====== DOCUMENT EXTRACT
The diffuse ionized gas (DIG) in star-forming galaxies: the influence of aperture effects on local HII regions
F. Mannucci, F. Belfiore, M. Curti, G. Cresci, R. Maiolino, A., Marasco, A. Marconi, M. Mingozzi, G. Tozzi, A. Amiri

TL;DR
This paper shows that aperture effects, rather than the diffuse ionized gas, primarily cause differences in emission line ratios between local HII regions and distant star-forming galaxies, impacting metallicity measurements.
Contribution
It demonstrates that aperture effects are the main factor influencing emission line ratios, reducing the perceived impact of DIG on integrated galaxy spectra.
Findings
Aperture effects explain most differences in emission line ratios.
DIG's influence on integrated spectra is less significant than previously thought.
Strong-line metallicity methods remain reliable when aperture effects are properly considered.
============
- _WRITTEN INSTRUCTION_:
Reproduce word for word the part of the paper summary that begins with the words containing "Contribution" and ends with "integrated galaxy spectra.".
====== DATASET CONTENT
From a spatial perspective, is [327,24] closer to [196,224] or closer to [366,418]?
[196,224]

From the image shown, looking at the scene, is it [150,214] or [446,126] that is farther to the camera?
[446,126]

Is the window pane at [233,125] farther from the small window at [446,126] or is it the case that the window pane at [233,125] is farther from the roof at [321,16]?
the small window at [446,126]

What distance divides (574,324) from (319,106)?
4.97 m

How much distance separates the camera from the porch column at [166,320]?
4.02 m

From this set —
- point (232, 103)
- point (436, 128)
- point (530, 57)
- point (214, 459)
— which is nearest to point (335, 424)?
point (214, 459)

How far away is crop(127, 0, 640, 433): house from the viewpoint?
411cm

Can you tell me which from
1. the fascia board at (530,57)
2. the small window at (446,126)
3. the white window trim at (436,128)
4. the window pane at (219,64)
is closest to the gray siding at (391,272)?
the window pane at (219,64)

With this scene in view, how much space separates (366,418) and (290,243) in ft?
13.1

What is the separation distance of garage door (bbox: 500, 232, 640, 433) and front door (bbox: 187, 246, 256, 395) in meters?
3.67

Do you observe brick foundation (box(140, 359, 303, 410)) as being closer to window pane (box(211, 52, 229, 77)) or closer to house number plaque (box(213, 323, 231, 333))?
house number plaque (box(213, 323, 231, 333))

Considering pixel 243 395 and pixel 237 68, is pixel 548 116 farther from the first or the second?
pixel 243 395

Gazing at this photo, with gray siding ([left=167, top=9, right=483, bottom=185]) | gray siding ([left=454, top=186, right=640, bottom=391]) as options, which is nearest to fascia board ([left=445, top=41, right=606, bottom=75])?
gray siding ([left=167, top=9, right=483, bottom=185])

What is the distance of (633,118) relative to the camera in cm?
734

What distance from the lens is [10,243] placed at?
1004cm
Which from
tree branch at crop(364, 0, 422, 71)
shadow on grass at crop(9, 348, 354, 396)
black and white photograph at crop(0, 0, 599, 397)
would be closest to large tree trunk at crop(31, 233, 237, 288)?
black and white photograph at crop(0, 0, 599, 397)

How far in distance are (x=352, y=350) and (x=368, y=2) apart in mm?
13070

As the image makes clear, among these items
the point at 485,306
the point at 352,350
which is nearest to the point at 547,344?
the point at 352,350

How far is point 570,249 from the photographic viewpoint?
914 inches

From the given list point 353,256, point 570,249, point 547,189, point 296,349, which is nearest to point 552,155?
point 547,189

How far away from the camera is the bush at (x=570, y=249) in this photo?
============
- _CORRECT OUTPUT_:
Contribution
It demonstrates that aperture effects are the main factor influencing emission line ratios, reducing the perceived impact of DIG on integrated galaxy spectra.